Las risas llenaron el aire, mientras Rita, que alcanzó a escuchar el comentario, bajaba la mirada avergonzada. Las mujeres presentes no tardaron en sumarse a las burlas, algunas lanzando miradas cómplices hacia Enzo.
—Bueno, tal vez él simplemente no necesita prestar atención a alguien tan insignificante —comentó una de las mujeres con las que Enzo había estado antes.
Otra añadió, con un tono cargado de burla:
—O quizás Rita no sabe cómo mantenerlo interesado. Nosotras no tuvimos ese problema, ¿verdad?
Enzo alzó la mirada lentamente, sus ojos fríos recorriendo a las mujeres que hablaban con descaro. Aunque no dijo una palabra, su presencia silenciosa y helada bastó para callarlas.
Alan notó el cambio en el ambiente y, en un intento por aliviar la tensión, levantó su copa.
—¡Vamos, olvidemos los dramas! Esta noche es para celebrar, no para peleas maritales.
Las risas volvieron a llenar el aire, pero Enzo permaneció inmóvil, llevando el cigarrillo a sus labios y exhalando el humo lentamente. Su mente no estaba allí; seguía atrapada en la llamada, en las palabras de Amatista y en la lucha interna que lo consumía.
Rita, por su parte, intentaba fingir indiferencia, pero el desprecio evidente de Enzo y las burlas de los presentes la hacían sentir cada vez más diminuta.

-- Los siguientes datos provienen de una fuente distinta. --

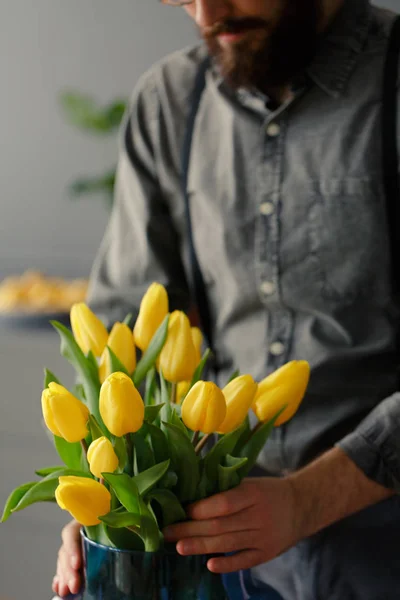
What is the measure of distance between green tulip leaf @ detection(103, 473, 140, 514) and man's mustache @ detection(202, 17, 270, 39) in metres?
0.55

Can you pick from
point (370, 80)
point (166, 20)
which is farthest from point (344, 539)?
point (166, 20)


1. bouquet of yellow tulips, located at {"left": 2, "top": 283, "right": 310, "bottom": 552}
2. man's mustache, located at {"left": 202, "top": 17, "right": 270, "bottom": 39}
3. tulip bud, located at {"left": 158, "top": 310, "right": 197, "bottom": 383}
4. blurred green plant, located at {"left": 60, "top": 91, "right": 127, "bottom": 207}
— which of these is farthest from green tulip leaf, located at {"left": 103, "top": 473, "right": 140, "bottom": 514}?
blurred green plant, located at {"left": 60, "top": 91, "right": 127, "bottom": 207}

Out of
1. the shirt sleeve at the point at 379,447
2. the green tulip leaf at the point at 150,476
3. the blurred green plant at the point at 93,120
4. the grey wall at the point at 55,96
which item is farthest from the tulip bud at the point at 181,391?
the grey wall at the point at 55,96

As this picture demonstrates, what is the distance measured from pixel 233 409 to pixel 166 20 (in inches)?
86.3

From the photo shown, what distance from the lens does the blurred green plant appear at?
8.09 feet

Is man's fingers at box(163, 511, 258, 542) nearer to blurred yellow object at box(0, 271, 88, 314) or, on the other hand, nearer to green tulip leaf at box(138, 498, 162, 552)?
green tulip leaf at box(138, 498, 162, 552)

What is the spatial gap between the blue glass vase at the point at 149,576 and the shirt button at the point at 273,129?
570 mm

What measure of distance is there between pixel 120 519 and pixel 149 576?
48mm

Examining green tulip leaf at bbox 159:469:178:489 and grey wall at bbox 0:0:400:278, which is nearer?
green tulip leaf at bbox 159:469:178:489

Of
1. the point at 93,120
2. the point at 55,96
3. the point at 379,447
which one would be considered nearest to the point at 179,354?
the point at 379,447

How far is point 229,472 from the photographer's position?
653 mm

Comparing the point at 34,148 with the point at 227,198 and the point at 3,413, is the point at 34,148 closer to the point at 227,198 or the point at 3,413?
the point at 3,413

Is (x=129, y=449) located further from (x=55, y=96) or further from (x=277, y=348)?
(x=55, y=96)

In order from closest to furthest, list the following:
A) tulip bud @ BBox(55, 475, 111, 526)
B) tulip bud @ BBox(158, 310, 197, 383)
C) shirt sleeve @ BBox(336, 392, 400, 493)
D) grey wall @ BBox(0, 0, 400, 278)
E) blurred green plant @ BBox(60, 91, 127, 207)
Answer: tulip bud @ BBox(55, 475, 111, 526) → tulip bud @ BBox(158, 310, 197, 383) → shirt sleeve @ BBox(336, 392, 400, 493) → blurred green plant @ BBox(60, 91, 127, 207) → grey wall @ BBox(0, 0, 400, 278)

El whisky seguía fluyendo, pero para Enzo no era suficiente para aplacar el torbellino de emociones que lo carcomía. En su mente, la imagen de Amatista seguía siendo más nítida que cualquier otra cosa en el salón.

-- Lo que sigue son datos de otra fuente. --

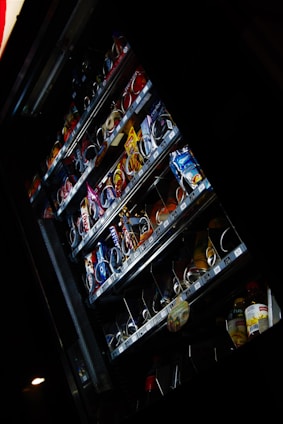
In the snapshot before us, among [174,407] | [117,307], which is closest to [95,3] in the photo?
[117,307]

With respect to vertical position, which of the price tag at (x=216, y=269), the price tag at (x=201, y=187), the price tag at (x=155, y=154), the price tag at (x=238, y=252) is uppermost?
the price tag at (x=155, y=154)

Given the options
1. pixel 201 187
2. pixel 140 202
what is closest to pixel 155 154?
pixel 201 187

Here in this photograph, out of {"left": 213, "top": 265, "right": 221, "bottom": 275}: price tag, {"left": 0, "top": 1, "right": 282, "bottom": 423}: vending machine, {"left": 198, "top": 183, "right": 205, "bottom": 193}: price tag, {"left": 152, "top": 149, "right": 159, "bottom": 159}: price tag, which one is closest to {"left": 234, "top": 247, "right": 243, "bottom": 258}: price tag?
{"left": 0, "top": 1, "right": 282, "bottom": 423}: vending machine

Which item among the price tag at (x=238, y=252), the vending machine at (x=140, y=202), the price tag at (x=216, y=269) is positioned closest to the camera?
the vending machine at (x=140, y=202)

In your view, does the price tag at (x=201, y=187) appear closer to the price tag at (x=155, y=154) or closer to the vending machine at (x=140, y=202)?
the vending machine at (x=140, y=202)

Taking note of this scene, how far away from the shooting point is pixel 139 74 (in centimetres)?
212

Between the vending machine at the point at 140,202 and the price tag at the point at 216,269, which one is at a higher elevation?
the vending machine at the point at 140,202

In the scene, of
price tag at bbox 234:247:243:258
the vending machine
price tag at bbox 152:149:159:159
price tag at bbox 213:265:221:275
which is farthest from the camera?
price tag at bbox 152:149:159:159

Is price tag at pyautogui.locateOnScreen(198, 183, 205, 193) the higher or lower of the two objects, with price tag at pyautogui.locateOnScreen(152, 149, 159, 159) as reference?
lower

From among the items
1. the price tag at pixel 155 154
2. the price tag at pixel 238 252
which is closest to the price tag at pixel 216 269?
the price tag at pixel 238 252

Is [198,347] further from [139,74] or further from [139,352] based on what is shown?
[139,74]

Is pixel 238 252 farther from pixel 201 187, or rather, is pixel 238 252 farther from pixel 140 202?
pixel 140 202

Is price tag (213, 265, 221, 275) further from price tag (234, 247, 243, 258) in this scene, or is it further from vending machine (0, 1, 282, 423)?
price tag (234, 247, 243, 258)

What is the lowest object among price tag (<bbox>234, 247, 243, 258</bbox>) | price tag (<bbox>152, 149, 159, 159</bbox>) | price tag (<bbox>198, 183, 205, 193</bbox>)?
price tag (<bbox>234, 247, 243, 258</bbox>)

“Volveré antes de que los niños nazcan.”
Una sonrisa fría y amarga cruzó fugazmente su rostro.
—No importa cuánto te escondas, gatita. Te encontraré —murmuró para sí, mientras apagaba el cigarrillo y tomaba otro sorbo de whisky.
Las risas y los comentarios llenaban el salón, pero Enzo apenas prestaba atención. Su mente seguía fija en el recuerdo de Amatista, aunque las insinuaciones descaradas de las mujeres presentes empezaban a hacerse más audibles.
—Rita no es para tanto —comentó Joel, esbozando una sonrisa burlona mientras alzaba su copa.
—Bueno, si yo fuera Enzo, me la cogería… pero casarme con ella, jamás —añadió Alan, riendo a carcajadas.
Facundo, que intentaba no ser tan directo, añadió con una mueca:
—Quizá Rita debería aprender a manejar mejor al señor Bourth. Parece que ni siquiera lo mantiene interesado.
Rita, que escuchaba cada palabra, se sonrojó de vergüenza y furia contenida. Con los labios apretados, giró hacia Enzo, quien seguía bebiendo y fumando, aparentemente ajeno a todo.
—Enzo, ¿no vas a decir nada? Soy tu esposa —le reclamó con una mezcla de súplica y enojo.
Enzo levantó la mirada, su expresión cargada de indiferencia.
—Si no te gusta lo que dicen, sabes dónde está la puerta. O mejor, defiéndete y deja de actuar como una niña.
Rita quedó paralizada por un instante, incapaz de creer lo que acababa de escuchar. Las risas de los demás llenaron el aire como un eco cruel, mientras Enzo se ponía de pie con movimientos calculados.
—Toma un taxi. Yo me iré a otro lado —le dijo sin mirarla mientras apagaba el cigarrillo y se dirigía a la salida.
Sin esperar respuesta, salió del club y subió a su auto. Encendió el motor y se dirigió a la mansión del campo, su refugio más cercano cuando necesitaba escapar de todo.
En el salón, los comentarios hacia Rita no tardaron en reanudarse.
—Pobre mujer… Bueno, pobre para quien la tome en serio —soltó Alan, arrancando otra ronda de risas.
Rita, frustrada y humillada, tomó su bolso y salió apresuradamente del club, sin decir una palabra más. El eco de las risas la perseguía mientras se alejaba, tratando de contener las lágrimas que amenazaban con desbordarse.